#### [Written request 1]
In the blog post on sobriety, how much sobriety did the writer have when looking in the mirror at the Sacramento Convention Center?
#### [Written request 2]
Pick up the blog post on sobriety after its final line and keep writing.

#### [Reading passage]
◇ ◇ ◇ ◇ ◇ ◇ ◇

Today I went to an industry event hosted by a company I used to work for. It was the job I had when I burned my life to the ground at 28 - luckily the one with great health insurance.

I go to this event every year and it's very much like an alumni reunion; many people like myself walk through their revolving doors, do their time, and leave with experience you can't get anywhere else. I took a buyout from this company in 2011 and was able to take a year off. While I found it a stressful place to work, I'm very grateful for the experience, professional and personal. It's been incredibly helpful in the current iteration of my career.

I went to the restroom after lunch. When I looked in the mirror I had a jarring moment in which I didn't recognize myself. Not sure how many people have read here long enough to remember that one time I lived in a fully-furnished bungalow in Folsom (the cutest house) and walked by a mirror and thought there was someone in my house. But it was me. I didn't recognize my own reflection. The year after I got sick it was so creepy. Imagine waking up one day and looking nothing like you used to. I could walk by people and they didn't recognize me. My own ex-husband didn't recognize me once at the post office. It was so. fucking. strange. It was liberating and alienating all at once. I drank because feeling like a ghost in my own life made me crazy anxious, and the only way I knew that worked in getting rid of that anxiety was drinking. It worked until it didn't, anyway.

Today, in the large bathroom on the 3rd floor at Sacramento Convention Center all by myself, I had that same moment, and this time with 5 years, 6 months, and 11 days of sobriety under my belt. Looking at myself in the mirror, my eyes glowed as blue as my shirt, my hair looked like an actual haircut, and I thought of the tidbit I heard earlier in the week, "you're 40% more attractive than you think you are." I saw myself how others must see me. It had that same feeling of not recognizing myself, but without the anxiety. The anxiety was replaced with the pride of how hard I have worked and hustled* and scrapped and ground myself down to get to today. I love the woman I have and continue to become.



And right after this, I ran into my old boss from that job. He and I used to butt heads a lot, but in the end I think there was a mutual respect for one another. It was great to catch up with him and it felt very full circle. He said the same thing everyone else I ran into today said, 

"Wow, you look fantastic! And happy!"

* I've changed my mind on hustling (#17). You gotta hustle, always.

Saturday, September 3, 2016

Strawberry Jam

I made strawberry jam today. This isn't a big deal in and of itself. Jam, woohoo. It struck me that as I was making it that it's been at least SEVEN years since I last made jam or canned anything. It took my breath away.

I feel like my life was stolen from me for the past seven years. I didn't have my health for a good part of that, and it was all I could do to get up and go to work everyday. This summer I finally pulled out of the abyss. I can honestly say that I am now above ground. It took a long damn time to get here; it's about fucking time.

◇ ◇ ◇ ◇ ◇ ◇ ◇

#### [Data shown]
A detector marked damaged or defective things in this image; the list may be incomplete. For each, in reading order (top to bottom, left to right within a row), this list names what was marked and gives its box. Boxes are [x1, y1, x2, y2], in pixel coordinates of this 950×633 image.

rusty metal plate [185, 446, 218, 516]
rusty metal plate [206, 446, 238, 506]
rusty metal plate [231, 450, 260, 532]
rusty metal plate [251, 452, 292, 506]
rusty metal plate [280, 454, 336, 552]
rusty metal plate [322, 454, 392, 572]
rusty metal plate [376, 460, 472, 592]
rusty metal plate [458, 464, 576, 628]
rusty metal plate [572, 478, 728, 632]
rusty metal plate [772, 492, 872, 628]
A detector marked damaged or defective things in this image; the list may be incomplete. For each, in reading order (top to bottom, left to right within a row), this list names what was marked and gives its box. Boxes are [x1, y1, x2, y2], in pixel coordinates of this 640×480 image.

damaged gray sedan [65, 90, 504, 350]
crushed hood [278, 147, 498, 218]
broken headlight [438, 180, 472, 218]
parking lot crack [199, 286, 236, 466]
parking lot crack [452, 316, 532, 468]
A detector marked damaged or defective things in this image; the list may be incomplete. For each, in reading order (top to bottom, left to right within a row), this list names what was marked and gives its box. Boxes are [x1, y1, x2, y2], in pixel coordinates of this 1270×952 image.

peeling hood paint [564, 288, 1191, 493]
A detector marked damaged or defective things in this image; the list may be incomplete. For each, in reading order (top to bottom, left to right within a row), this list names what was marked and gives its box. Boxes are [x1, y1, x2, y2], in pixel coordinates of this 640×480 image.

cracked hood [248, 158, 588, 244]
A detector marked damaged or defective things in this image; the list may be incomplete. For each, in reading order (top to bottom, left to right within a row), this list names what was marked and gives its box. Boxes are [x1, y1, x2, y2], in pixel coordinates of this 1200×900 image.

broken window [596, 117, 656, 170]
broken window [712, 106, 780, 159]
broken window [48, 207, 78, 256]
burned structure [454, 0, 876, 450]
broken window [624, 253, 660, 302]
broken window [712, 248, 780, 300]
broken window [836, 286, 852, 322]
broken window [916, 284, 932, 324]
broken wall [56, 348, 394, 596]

◇ ◇ ◇ ◇ ◇ ◇ ◇

#### [Response 1]
5 years, 6 months, and 11 days.

#### [Response 2]
I can honestly say November 2009 until July 2016 were my life's Dark Ages. This summer has been about rediscovering the joys in my life that I have missed out on during said Dark Ages. I will look back on that time and gape in awe of how I managed to keep trudging. I feel like I simultaneously had the notion to give up on life yet something inside me was fighting tooth and nail to make things better. It seems contradictory to say that, but it feels right.

After my parent's divorce, my mom just gave up on her life. She waited every day to die. There was no joy in her life. Watching my mom go through her stroke and doing a shit ton of work around my family issues since late winter/early spring has helped me understand that the journey of giving up on your life is not my journey. It is not my burden or baggage to carry. Nor will I carry it for her any longer. That is what snapped out of me in July. What was modeled for me is what I did for almost seven years, but all the while my inner self was trying incredibly hard to make things better. It didn't give up. Thank goodness for Urban Girl Scout.

I've had so much fun these past six weeks. I've been creative, adventurous, brave, rejected, and humbled. I've been working on Halloween and Christmas/holiday art projects. I've been sewing clothes. I asked neighbors to clear out my backyard for me instead of keeping my blinds down so I don't have to look at it. I've been making, packaging, and selling soap. I planned out some landscaping projects and purchased supplies in advance, including plants. I've been going to the gym in the morning before work, and taking cold showers. I've been working on house projects. I've been using my toolbox everyday.

I've got busy living.








It beats the hell out of waiting around to die.

Thursday, August 18, 2016

Tomboy Soul Co

Hi all! I've been meaning to put up this post for a while, but have been shying away from doing it. There is something really thrilling and completely frightening about crossing a threshold. But that's how we grow - pushing ourselves to grow by crossing threshold after threshold. Suiting up, showing up, and doing the work.



The Tomboy Soul Co online store is now open. My goal is to list two new soaps each month (including restocking those that sell out - there are a couple I can barely keep in stock because they sell out at work so quickly!)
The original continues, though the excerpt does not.